Born in Bamberg, he received his first organ lessons at the age of thirteen from the cathedral organist of his home town, Wolfgang Wünsch, before he was accepted into the organ class of Franz Lehrndorfer at the Munich Conservatory in 1978. After graduating with distinction, he obtained degrees in conducting and the master class diploma for organ. At the University of Augsburg he studied musicology, history and music education. His dissertation of 1992 under Prof. Franz Krautwurst deals with the South German cantata during the Bach era, a hitherto largely unexplored area of Protestant church music.
Bönig began his artistic activities in Memmingen, where he worked as organist and conductor at the church of St. Joseph from 1984 to 1998. Among other activities, Bönig played a cycle of Bach's complete organ works in fifteen concerts. For his musical activities he was awarded the Culture Prize of the city of Memmingen in 1995.
Year after year, concert invitations take him all over the world; recently he has been invited to ceremonial organ consecrations and premieres in China, Russia, Spain and other countries. He is also frequently active as a conductor.

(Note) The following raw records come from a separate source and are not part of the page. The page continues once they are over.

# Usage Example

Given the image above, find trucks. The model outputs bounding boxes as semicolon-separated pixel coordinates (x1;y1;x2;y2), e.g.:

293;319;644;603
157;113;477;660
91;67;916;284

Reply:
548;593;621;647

Bönig has performed and continues to perform numerous world premieres of works dedicated to him by composers such as Enjott Schneider, Jean Guillou, Naji Hakim, Stephen Tharp, Colin Mawby, Robert HP Platz and Daniel Roth.
Already his first CD with organ works by Dietrich Buxtehude, released in 1988, was enthusiastically reviewed by European and American music critics. Numerous further recordings - as organist and conductor - followed and add up to a long discography of the most diverse repertoire. His recordings of the organs in Cologne Cathedral and a CD with his own transcription of Bach's Goldberg Variations have received great attention.